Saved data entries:
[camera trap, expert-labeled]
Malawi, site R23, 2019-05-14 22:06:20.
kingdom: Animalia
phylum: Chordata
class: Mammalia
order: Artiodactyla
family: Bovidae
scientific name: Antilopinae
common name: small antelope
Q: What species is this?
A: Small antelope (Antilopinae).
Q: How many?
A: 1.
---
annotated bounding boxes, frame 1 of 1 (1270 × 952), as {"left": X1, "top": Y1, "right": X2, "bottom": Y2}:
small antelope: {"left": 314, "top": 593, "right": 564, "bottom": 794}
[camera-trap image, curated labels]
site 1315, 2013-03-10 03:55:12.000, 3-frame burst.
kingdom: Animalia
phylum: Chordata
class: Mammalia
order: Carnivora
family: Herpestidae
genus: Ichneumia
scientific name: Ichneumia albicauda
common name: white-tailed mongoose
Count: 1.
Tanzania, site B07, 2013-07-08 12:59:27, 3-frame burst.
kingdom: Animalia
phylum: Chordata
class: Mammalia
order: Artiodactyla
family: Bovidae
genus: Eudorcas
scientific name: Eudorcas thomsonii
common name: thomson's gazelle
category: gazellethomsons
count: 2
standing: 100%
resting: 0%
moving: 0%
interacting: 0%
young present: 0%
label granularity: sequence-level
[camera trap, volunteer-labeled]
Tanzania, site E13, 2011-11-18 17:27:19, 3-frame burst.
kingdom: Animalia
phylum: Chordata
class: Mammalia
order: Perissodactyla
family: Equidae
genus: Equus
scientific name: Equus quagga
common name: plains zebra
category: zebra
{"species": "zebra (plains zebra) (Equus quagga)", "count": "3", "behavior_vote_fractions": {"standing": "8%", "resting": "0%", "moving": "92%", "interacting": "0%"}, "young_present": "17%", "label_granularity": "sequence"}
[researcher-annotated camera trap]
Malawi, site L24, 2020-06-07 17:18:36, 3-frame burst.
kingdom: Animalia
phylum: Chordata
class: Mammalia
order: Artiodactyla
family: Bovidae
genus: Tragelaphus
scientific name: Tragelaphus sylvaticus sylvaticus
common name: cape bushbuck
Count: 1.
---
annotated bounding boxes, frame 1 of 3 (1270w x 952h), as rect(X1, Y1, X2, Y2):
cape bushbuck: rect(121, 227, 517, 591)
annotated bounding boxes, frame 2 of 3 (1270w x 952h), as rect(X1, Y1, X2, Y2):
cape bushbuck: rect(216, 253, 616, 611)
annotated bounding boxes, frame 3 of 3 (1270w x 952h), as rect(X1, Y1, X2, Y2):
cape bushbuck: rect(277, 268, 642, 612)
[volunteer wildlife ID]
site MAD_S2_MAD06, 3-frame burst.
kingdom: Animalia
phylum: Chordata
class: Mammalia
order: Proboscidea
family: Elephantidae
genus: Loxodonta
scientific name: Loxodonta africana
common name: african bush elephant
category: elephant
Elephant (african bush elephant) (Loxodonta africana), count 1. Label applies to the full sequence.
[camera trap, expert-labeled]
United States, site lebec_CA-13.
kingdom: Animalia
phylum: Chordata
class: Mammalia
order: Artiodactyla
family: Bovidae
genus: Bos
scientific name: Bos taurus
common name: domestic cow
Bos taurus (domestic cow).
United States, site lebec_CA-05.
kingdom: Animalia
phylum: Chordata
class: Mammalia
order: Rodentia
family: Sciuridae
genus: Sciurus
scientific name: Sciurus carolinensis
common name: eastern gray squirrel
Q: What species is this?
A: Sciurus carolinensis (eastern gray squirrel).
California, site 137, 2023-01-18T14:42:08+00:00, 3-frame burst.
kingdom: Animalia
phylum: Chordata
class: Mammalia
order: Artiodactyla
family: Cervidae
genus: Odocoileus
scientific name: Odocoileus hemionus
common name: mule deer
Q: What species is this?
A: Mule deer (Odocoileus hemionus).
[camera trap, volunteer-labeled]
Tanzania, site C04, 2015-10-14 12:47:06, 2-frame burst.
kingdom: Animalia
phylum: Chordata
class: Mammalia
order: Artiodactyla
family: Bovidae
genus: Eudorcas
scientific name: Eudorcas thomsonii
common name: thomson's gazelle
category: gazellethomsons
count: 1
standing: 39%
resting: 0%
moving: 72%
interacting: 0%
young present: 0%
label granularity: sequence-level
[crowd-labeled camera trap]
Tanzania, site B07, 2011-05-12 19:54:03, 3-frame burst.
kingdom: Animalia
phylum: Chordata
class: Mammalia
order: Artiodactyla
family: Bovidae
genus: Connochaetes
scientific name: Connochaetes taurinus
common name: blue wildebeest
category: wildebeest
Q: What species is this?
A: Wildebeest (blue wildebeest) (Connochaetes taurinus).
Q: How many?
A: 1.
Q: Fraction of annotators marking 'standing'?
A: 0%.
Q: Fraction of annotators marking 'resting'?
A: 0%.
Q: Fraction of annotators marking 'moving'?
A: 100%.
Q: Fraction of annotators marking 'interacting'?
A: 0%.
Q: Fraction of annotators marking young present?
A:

__What to do__
Transcribe the data above in full, exactly as it appears.

__Solution to the problem__
[camera trap, expert-labeled]
Malawi, site R23, 2019-05-14 22:06:20.
kingdom: Animalia
phylum: Chordata
class: Mammalia
order: Artiodactyla
family: Bovidae
scientific name: Antilopinae
common name: small antelope
Q: What species is this?
A: Small antelope (Antilopinae).
Q: How many?
A: 1.
---
annotated bounding boxes, frame 1 of 1 (1270 × 952), as {"left": X1, "top": Y1, "right": X2, "bottom": Y2}:
small antelope: {"left": 314, "top": 593, "right": 564, "bottom": 794}
[camera-trap image, curated labels]
site 1315, 2013-03-10 03:55:12.000, 3-frame burst.
kingdom: Animalia
phylum: Chordata
class: Mammalia
order: Carnivora
family: Herpestidae
genus: Ichneumia
scientific name: Ichneumia albicauda
common name: white-tailed mongoose
Count: 1.
Tanzania, site B07, 2013-07-08 12:59:27, 3-frame burst.
kingdom: Animalia
phylum: Chordata
class: Mammalia
order: Artiodactyla
family: Bovidae
genus: Eudorcas
scientific name: Eudorcas thomsonii
common name: thomson's gazelle
category: gazellethomsons
count: 2
standing: 100%
resting: 0%
moving: 0%
interacting: 0%
young present: 0%
label granularity: sequence-level
[camera trap, volunteer-labeled]
Tanzania, site E13, 2011-11-18 17:27:19, 3-frame burst.
kingdom: Animalia
phylum: Chordata
class: Mammalia
order: Perissodactyla
family: Equidae
genus: Equus
scientific name: Equus quagga
common name: plains zebra
category: zebra
{"species": "zebra (plains zebra) (Equus quagga)", "count": "3", "behavior_vote_fractions": {"standing": "8%", "resting": "0%", "moving": "92%", "interacting": "0%"}, "young_present": "17%", "label_granularity": "sequence"}
[researcher-annotated camera trap]
Malawi, site L24, 2020-06-07 17:18:36, 3-frame burst.
kingdom: Animalia
phylum: Chordata
class: Mammalia
order: Artiodactyla
family: Bovidae
genus: Tragelaphus
scientific name: Tragelaphus sylvaticus sylvaticus
common name: cape bushbuck
Count: 1.
---
annotated bounding boxes, frame 1 of 3 (1270w x 952h), as rect(X1, Y1, X2, Y2):
cape bushbuck: rect(121, 227, 517, 591)
annotated bounding boxes, frame 2 of 3 (1270w x 952h), as rect(X1, Y1, X2, Y2):
cape bushbuck: rect(216, 253, 616, 611)
annotated bounding boxes, frame 3 of 3 (1270w x 952h), as rect(X1, Y1, X2, Y2):
cape bushbuck: rect(277, 268, 642, 612)
[volunteer wildlife ID]
site MAD_S2_MAD06, 3-frame burst.
kingdom: Animalia
phylum: Chordata
class: Mammalia
order: Proboscidea
family: Elephantidae
genus: Loxodonta
scientific name: Loxodonta africana
common name: african bush elephant
category: elephant
Elephant (african bush elephant) (Loxodonta africana), count 1. Label applies to the full sequence.
[camera trap, expert-labeled]
United States, site lebec_CA-13.
kingdom: Animalia
phylum: Chordata
class: Mammalia
order: Artiodactyla
family: Bovidae
genus: Bos
scientific name: Bos taurus
common name: domestic cow
Bos taurus (domestic cow).
United States, site lebec_CA-05.
kingdom: Animalia
phylum: Chordata
class: Mammalia
order: Rodentia
family: Sciuridae
genus: Sciurus
scientific name: Sciurus carolinensis
common name: eastern gray squirrel
Q: What species is this?
A: Sciurus carolinensis (eastern gray squirrel).
California, site 137, 2023-01-18T14:42:08+00:00, 3-frame burst.
kingdom: Animalia
phylum: Chordata
class: Mammalia
order: Artiodactyla
family: Cervidae
genus: Odocoileus
scientific name: Odocoileus hemionus
common name: mule deer
Q: What species is this?
A: Mule deer (Odocoileus hemionus).
[camera trap, volunteer-labeled]
Tanzania, site C04, 2015-10-14 12:47:06, 2-frame burst.
kingdom: Animalia
phylum: Chordata
class: Mammalia
order: Artiodactyla
family: Bovidae
genus: Eudorcas
scientific name: Eudorcas thomsonii
common name: thomson's gazelle
category: gazellethomsons
count: 1
standing: 39%
resting: 0%
moving: 72%
interacting: 0%
young present: 0%
label granularity: sequence-level
[crowd-labeled camera trap]
Tanzania, site B07, 2011-05-12 19:54:03, 3-frame burst.
kingdom: Animalia
phylum: Chordata
class: Mammalia
order: Artiodactyla
family: Bovidae
genus: Connochaetes
scientific name: Connochaetes taurinus
common name: blue wildebeest
category: wildebeest
Q: What species is this?
A: Wildebeest (blue wildebeest) (Connochaetes taurinus).
Q: How many?
A: 1.
Q: Fraction of annotators marking 'standing'?
A: 0%.
Q: Fraction of annotators marking 'resting'?
A: 0%.
Q: Fraction of annotators marking 'moving'?
A: 100%.
Q: Fraction of annotators marking 'interacting'?
A: 0%.
Q: Fraction of annotators marking young present?
A:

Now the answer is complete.